==== ZITIERTER AUSZUG

Anders stellt es sich bei einem vorhabenbezogenen Bebauungsplan dar (§ 12 Abs. 1 Satz 1 BauGB). Hier geht es um einen Durchführungsvertrag. Ein Durchführungsvertrag wird für ein bestimmtes Vorhaben abgeschlossen. Die Gemeinde stellt dabei einen vorhabenbezogenen Bebauungsplan auf. Der Entwickler legt sich sehr früh und sehr umfänglich auf das Vorhaben fest. Regelungen zu Grünbedachung und PV-Anlagen wären hier im Einvernehmen und im Rahmen der rechtlichen Grenzen möglich.

 

Ein Mischfall stellen Angebotsbebauungspläne dar, hinter denen jedoch ein konkretes Vorhaben steht (z.B. Bebauungsplan Anne-Frank-Straße). Hier ist aufgrund des konkreten Vorhabens grundsätzlich eine Regelung in städtebaulichen Verträgen möglich – wenn die oben genannten Voraussetzungen eingehalten werden.

========
==== ANGEZEIGTE INFORMATIONEN

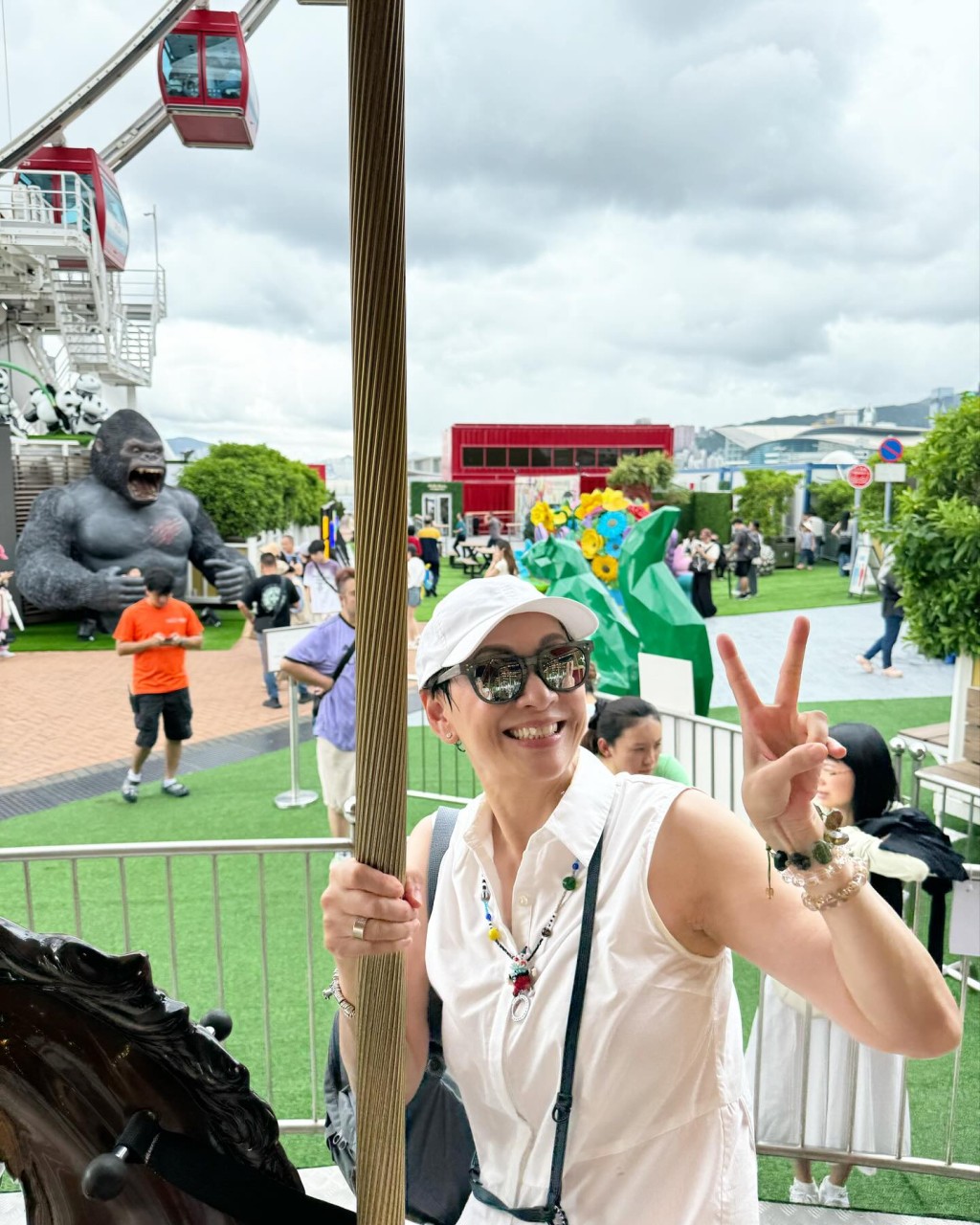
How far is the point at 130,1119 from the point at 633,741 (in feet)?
8.43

========

AUFGABE A | Erklären Sie anhand des Auszugs über den Bebauungsplan in ein bis drei Sätzen, warum bei einem Angebotsbebauungsplan, hinter dem ein konkretes Vorhaben steht, grundsätzlich eine Regelung in städtebaulichen Verträgen möglich ist.
AUFGABE B | Übernehmen Sie bitte aus dem Auszug über den Bebauungsplan den Abschnitt von „Anders stellt es“ bis „Voraussetzungen eingehalten werden.“ wortgetreu.
Die Auflistung ist eigenständiges Material und gehört nicht zum Auszug über den Bebauungsplan.

LÖSUNG A | Eine solche Regelung ist möglich, weil hinter diesem Angebotsbebauungsplan ein konkretes Vorhaben steht. Voraussetzung ist allerdings, dass die dort zuvor genannten Bedingungen eingehalten werden.

LÖSUNG B |
Anders stellt es sich bei einem vorhabenbezogenen Bebauungsplan dar (§ 12 Abs. 1 Satz 1 BauGB). Hier geht es um einen Durchführungsvertrag. Ein Durchführungsvertrag wird für ein bestimmtes Vorhaben abgeschlossen. Die Gemeinde stellt dabei einen vorhabenbezogenen Bebauungsplan auf. Der Entwickler legt sich sehr früh und sehr umfänglich auf das Vorhaben fest. Regelungen zu Grünbedachung und PV-Anlagen wären hier im Einvernehmen und im Rahmen der rechtlichen Grenzen möglich.

 

Ein Mischfall stellen Angebotsbebauungspläne dar, hinter denen jedoch ein konkretes Vorhaben steht (z.B. Bebauungsplan Anne-Frank-Straße). Hier ist aufgrund des konkreten Vorhabens grundsätzlich eine Regelung in städtebaulichen Verträgen möglich – wenn die oben genannten Voraussetzungen eingehalten werden.